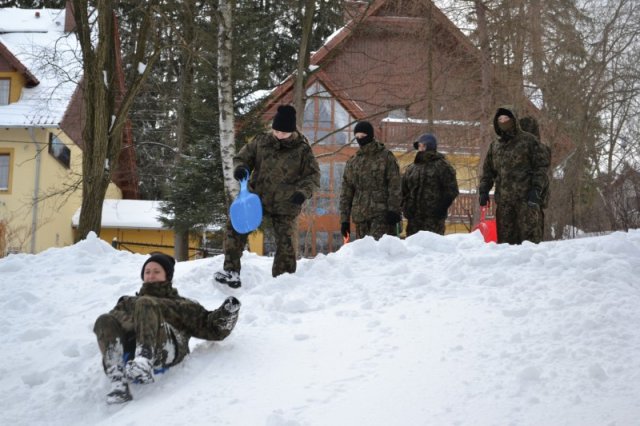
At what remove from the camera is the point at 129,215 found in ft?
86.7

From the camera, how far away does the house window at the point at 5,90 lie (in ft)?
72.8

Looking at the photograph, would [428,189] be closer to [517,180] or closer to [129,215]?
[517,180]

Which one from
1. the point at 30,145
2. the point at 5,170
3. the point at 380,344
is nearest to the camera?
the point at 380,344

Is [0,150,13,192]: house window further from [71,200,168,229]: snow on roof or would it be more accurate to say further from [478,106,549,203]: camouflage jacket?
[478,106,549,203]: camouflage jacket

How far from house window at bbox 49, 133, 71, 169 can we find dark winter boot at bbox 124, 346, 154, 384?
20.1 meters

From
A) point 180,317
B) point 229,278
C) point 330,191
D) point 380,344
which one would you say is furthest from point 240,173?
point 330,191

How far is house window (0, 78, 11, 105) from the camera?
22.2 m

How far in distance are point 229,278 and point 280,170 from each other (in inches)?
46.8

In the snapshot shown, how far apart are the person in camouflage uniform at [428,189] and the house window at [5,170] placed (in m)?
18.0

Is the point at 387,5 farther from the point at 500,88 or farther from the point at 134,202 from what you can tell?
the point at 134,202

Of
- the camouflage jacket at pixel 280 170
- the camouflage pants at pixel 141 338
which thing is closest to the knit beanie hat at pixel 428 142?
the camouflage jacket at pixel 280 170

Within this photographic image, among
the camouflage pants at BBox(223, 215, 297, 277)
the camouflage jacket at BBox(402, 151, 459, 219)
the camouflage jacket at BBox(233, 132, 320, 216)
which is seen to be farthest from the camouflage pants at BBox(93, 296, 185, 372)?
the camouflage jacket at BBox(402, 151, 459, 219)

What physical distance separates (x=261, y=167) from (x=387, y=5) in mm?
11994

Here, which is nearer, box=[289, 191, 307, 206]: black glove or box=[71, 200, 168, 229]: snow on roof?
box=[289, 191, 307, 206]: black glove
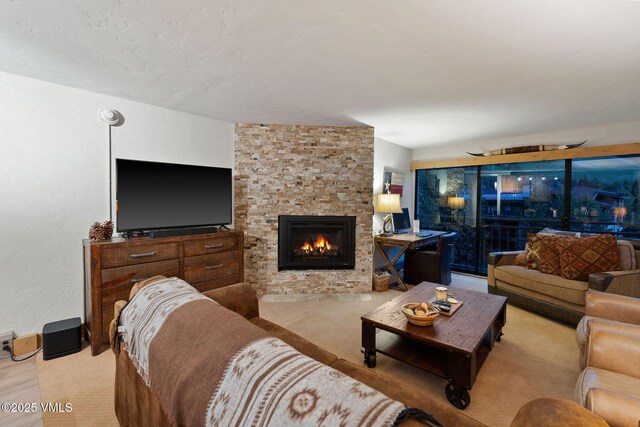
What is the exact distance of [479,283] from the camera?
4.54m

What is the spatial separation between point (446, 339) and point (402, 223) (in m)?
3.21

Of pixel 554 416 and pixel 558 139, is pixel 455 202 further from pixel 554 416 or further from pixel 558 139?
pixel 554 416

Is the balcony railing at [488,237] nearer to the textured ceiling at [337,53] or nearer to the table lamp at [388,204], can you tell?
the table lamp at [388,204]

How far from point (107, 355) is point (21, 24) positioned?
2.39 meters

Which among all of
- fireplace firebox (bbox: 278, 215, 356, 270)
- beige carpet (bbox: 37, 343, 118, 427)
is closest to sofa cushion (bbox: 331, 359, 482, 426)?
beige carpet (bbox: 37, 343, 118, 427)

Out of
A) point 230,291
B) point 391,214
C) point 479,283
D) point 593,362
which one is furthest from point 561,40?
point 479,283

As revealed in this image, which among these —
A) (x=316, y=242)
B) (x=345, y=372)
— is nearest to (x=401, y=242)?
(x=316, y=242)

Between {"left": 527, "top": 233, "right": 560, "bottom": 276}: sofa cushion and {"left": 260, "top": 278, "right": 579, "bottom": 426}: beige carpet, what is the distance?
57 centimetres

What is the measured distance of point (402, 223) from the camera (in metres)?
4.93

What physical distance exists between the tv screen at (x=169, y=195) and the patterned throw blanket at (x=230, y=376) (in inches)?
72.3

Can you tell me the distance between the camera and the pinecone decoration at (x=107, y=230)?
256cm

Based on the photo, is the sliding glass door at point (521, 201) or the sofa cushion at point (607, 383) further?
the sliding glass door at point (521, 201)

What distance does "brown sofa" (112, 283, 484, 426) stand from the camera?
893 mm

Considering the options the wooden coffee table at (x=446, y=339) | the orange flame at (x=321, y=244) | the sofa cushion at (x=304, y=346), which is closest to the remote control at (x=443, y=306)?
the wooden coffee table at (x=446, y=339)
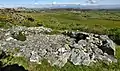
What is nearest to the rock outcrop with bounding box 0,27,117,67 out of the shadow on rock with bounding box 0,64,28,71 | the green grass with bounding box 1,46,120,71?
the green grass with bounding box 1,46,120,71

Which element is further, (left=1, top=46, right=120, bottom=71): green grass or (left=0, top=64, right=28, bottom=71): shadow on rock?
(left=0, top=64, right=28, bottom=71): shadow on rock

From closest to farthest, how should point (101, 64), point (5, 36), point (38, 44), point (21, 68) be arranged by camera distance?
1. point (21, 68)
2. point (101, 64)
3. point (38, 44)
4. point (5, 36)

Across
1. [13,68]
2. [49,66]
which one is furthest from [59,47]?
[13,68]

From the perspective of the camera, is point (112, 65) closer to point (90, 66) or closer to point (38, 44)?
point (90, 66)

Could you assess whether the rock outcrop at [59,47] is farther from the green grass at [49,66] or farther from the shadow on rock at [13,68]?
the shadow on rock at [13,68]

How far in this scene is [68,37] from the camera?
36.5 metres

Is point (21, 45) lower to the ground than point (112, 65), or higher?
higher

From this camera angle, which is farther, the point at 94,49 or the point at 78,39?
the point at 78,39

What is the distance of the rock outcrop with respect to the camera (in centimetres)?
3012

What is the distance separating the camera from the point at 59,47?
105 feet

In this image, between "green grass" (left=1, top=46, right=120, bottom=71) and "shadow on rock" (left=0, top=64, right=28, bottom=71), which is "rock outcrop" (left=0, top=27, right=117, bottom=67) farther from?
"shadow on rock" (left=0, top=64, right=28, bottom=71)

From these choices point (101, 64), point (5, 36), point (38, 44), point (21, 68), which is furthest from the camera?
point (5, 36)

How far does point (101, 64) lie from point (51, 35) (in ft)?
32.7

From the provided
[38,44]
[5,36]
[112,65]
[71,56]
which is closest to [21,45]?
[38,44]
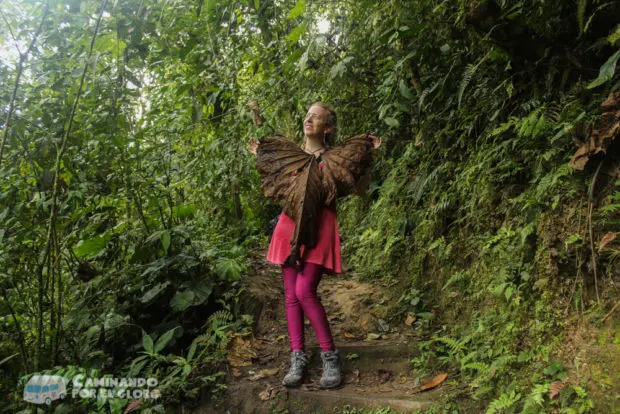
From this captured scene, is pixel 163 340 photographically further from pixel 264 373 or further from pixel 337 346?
════════════════
■ **Exercise**:
Lay out the rows above as a Markdown table with the columns Number and Line, starting at the line that contains "How far in distance" and ending at the line that contains "57 centimetres", both included. Skip blank lines and leave out the pictures.

■ **Answer to this task**:
| Number | Line |
|---|---|
| 1 | How far in distance are point 229,278 and point 280,170 from each other (in inches)? |
| 2 | 46.8 |
| 3 | In the snapshot shown, how far apart are the person in camouflage uniform at [428,189] and the house window at [5,170] placed (in m)? |
| 4 | 18.0 |
| 5 | Is the point at 387,5 farther from the point at 500,88 or farther from the point at 134,202 from what you can tell? |
| 6 | the point at 134,202 |
| 7 | Of |
| 8 | - the camouflage jacket at pixel 280 170 |
| 9 | - the camouflage pants at pixel 141 338 |
| 10 | which thing is closest to the knit beanie hat at pixel 428 142? |
| 11 | the camouflage jacket at pixel 280 170 |
| 12 | Within this photographic image, among |
| 13 | the camouflage pants at BBox(223, 215, 297, 277) |
| 14 | the camouflage jacket at BBox(402, 151, 459, 219) |
| 15 | the camouflage jacket at BBox(233, 132, 320, 216) |
| 16 | which is seen to be farthest from the camouflage pants at BBox(93, 296, 185, 372)? |
| 17 | the camouflage jacket at BBox(402, 151, 459, 219) |
| 18 | What physical distance separates (x=261, y=167) from (x=387, y=5) in mm? |
| 19 | 11994 |
| 20 | Here, which is nearer, box=[289, 191, 307, 206]: black glove or box=[71, 200, 168, 229]: snow on roof? |
| 21 | box=[289, 191, 307, 206]: black glove |
| 22 | What is the exact distance of [479,283] from the camera? |
| 23 | 4.54m |
| 24 | What is the spatial separation between point (446, 339) and point (402, 223) (in m)? |
| 25 | 3.21 |
| 26 | Of pixel 554 416 and pixel 558 139, is pixel 455 202 further from pixel 554 416 or further from pixel 558 139? |
| 27 | pixel 554 416 |
| 28 | Is the balcony railing at [488,237] nearer to the textured ceiling at [337,53] or nearer to the table lamp at [388,204], can you tell? |
| 29 | the table lamp at [388,204] |
| 30 | How far from point (107, 355) is point (21, 24) positioned? |
| 31 | 2.39 meters |
| 32 | Which among all of |
| 33 | - fireplace firebox (bbox: 278, 215, 356, 270) |
| 34 | - beige carpet (bbox: 37, 343, 118, 427) |
| 35 | is closest to sofa cushion (bbox: 331, 359, 482, 426)? |
| 36 | beige carpet (bbox: 37, 343, 118, 427) |
| 37 | Out of |
| 38 | A) point 230,291 |
| 39 | B) point 391,214 |
| 40 | C) point 479,283 |
| 41 | D) point 593,362 |
| 42 | which one is furthest from point 561,40? |
| 43 | point 479,283 |
| 44 | As revealed in this image, which among these — |
| 45 | A) (x=316, y=242) |
| 46 | B) (x=345, y=372) |
| 47 | — is nearest to (x=401, y=242)? |
| 48 | (x=316, y=242) |
| 49 | Between {"left": 527, "top": 233, "right": 560, "bottom": 276}: sofa cushion and {"left": 260, "top": 278, "right": 579, "bottom": 426}: beige carpet, what is the distance? |
| 50 | 57 centimetres |